PROBLEM DETAILS: For the records below, tally every line that has the word "difw" and reply with the number alone.

SUPPLIED MATERIAL:

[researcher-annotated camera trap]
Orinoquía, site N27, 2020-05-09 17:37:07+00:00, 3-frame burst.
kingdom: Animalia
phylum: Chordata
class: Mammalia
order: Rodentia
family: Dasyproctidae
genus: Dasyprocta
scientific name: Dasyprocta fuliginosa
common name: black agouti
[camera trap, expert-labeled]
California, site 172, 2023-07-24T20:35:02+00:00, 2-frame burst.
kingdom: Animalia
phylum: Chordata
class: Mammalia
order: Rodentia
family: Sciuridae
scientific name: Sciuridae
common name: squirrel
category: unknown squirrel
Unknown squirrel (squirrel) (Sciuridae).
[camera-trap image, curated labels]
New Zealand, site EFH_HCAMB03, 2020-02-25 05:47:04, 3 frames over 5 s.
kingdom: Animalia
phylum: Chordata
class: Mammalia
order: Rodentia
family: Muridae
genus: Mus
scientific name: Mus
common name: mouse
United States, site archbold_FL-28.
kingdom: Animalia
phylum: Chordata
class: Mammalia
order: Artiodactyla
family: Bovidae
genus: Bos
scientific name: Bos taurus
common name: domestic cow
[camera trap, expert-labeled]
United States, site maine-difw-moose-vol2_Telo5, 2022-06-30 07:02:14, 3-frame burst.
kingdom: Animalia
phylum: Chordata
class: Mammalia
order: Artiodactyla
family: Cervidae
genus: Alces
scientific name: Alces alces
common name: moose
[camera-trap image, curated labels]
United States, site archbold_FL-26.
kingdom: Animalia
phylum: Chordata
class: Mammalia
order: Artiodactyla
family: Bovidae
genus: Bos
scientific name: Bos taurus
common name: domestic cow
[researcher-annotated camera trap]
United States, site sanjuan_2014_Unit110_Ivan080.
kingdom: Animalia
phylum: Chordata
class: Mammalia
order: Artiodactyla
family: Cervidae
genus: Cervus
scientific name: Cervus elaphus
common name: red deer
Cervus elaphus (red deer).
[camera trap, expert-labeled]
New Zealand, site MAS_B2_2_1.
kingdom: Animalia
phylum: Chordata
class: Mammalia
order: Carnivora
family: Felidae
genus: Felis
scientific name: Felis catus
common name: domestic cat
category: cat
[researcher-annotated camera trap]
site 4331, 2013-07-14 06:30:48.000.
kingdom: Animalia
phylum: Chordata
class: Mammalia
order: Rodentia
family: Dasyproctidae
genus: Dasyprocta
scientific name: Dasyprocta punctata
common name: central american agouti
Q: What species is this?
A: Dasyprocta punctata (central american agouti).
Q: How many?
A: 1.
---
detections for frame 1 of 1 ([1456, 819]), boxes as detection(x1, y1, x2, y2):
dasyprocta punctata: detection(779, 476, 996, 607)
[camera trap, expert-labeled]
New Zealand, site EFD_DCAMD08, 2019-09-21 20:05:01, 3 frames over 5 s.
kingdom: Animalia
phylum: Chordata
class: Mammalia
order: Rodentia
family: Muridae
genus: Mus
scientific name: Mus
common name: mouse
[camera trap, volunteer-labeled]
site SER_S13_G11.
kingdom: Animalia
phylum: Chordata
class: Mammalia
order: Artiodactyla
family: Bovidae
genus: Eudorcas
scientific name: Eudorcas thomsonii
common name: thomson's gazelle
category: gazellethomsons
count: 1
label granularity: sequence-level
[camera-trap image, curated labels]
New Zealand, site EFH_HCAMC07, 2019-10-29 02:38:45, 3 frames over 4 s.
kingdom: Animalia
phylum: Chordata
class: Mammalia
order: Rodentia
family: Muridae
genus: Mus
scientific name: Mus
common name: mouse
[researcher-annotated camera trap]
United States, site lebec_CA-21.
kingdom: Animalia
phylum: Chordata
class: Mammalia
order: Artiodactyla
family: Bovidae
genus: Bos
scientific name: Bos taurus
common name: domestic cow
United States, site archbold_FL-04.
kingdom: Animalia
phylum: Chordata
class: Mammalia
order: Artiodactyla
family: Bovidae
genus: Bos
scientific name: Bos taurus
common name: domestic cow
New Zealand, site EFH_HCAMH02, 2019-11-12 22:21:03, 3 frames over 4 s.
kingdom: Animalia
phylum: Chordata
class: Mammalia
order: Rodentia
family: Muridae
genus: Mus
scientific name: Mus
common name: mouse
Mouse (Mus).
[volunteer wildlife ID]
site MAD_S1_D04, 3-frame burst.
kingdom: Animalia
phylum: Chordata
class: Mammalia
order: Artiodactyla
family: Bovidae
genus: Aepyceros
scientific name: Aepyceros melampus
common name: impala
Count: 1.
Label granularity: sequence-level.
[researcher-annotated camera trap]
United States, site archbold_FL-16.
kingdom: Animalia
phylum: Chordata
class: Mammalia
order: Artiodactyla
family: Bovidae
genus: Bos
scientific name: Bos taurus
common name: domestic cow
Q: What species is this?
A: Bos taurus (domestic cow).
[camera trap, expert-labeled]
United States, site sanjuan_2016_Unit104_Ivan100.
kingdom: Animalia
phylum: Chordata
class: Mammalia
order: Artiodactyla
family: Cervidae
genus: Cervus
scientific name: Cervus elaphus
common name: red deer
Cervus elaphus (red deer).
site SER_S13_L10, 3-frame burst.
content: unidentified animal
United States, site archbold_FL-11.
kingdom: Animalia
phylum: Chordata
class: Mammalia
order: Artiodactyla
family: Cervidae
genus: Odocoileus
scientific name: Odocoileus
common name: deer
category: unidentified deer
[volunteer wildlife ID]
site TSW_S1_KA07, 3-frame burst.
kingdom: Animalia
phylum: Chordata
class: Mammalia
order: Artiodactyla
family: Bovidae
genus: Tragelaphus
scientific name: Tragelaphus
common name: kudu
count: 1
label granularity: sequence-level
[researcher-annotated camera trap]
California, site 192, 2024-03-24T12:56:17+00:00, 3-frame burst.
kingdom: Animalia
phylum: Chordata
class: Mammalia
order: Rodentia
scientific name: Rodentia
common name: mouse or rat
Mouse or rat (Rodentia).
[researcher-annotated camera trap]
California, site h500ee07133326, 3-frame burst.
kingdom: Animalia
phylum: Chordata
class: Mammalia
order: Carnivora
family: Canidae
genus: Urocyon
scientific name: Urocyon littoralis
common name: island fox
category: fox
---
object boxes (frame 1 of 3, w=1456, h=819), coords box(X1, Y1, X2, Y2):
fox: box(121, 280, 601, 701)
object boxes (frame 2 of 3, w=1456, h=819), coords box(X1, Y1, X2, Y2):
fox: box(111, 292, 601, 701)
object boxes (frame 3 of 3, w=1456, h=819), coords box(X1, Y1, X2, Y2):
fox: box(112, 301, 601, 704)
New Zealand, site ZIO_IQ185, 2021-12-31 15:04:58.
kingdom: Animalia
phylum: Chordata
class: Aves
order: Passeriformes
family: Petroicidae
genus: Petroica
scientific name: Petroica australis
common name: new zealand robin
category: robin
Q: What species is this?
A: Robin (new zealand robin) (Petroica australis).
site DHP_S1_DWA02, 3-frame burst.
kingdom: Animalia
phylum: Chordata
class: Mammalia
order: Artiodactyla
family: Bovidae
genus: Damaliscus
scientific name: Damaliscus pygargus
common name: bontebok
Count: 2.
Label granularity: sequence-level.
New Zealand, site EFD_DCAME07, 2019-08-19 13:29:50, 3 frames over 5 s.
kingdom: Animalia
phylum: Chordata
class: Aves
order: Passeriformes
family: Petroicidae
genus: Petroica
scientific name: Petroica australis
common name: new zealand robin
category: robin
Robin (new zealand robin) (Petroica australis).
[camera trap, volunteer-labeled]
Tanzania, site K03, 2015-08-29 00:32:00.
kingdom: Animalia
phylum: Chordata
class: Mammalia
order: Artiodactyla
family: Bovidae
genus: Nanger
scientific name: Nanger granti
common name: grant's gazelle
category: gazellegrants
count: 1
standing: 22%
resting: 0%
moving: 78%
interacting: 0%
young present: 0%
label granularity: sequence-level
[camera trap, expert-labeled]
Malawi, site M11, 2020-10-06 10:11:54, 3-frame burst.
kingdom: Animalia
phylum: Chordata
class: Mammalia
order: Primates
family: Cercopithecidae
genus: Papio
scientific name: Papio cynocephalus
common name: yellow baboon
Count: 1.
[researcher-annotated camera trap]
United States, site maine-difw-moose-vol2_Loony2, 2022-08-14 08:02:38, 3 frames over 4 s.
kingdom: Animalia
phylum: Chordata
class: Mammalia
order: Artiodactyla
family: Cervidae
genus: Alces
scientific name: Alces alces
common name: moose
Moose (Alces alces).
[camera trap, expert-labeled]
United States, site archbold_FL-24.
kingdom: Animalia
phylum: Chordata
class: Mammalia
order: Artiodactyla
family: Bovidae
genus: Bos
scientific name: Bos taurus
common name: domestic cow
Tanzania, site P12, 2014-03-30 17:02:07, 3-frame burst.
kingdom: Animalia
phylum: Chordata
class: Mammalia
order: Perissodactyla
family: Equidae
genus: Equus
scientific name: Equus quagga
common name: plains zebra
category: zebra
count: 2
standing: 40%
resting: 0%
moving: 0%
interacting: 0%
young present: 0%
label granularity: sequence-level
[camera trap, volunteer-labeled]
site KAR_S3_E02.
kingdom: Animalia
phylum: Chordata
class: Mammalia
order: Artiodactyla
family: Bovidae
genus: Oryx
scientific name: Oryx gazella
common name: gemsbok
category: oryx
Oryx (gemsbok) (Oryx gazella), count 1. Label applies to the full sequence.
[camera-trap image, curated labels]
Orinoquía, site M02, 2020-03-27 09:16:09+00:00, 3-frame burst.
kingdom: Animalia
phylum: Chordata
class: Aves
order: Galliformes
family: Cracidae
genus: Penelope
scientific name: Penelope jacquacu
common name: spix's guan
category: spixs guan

SOLVED EXERCISE: 2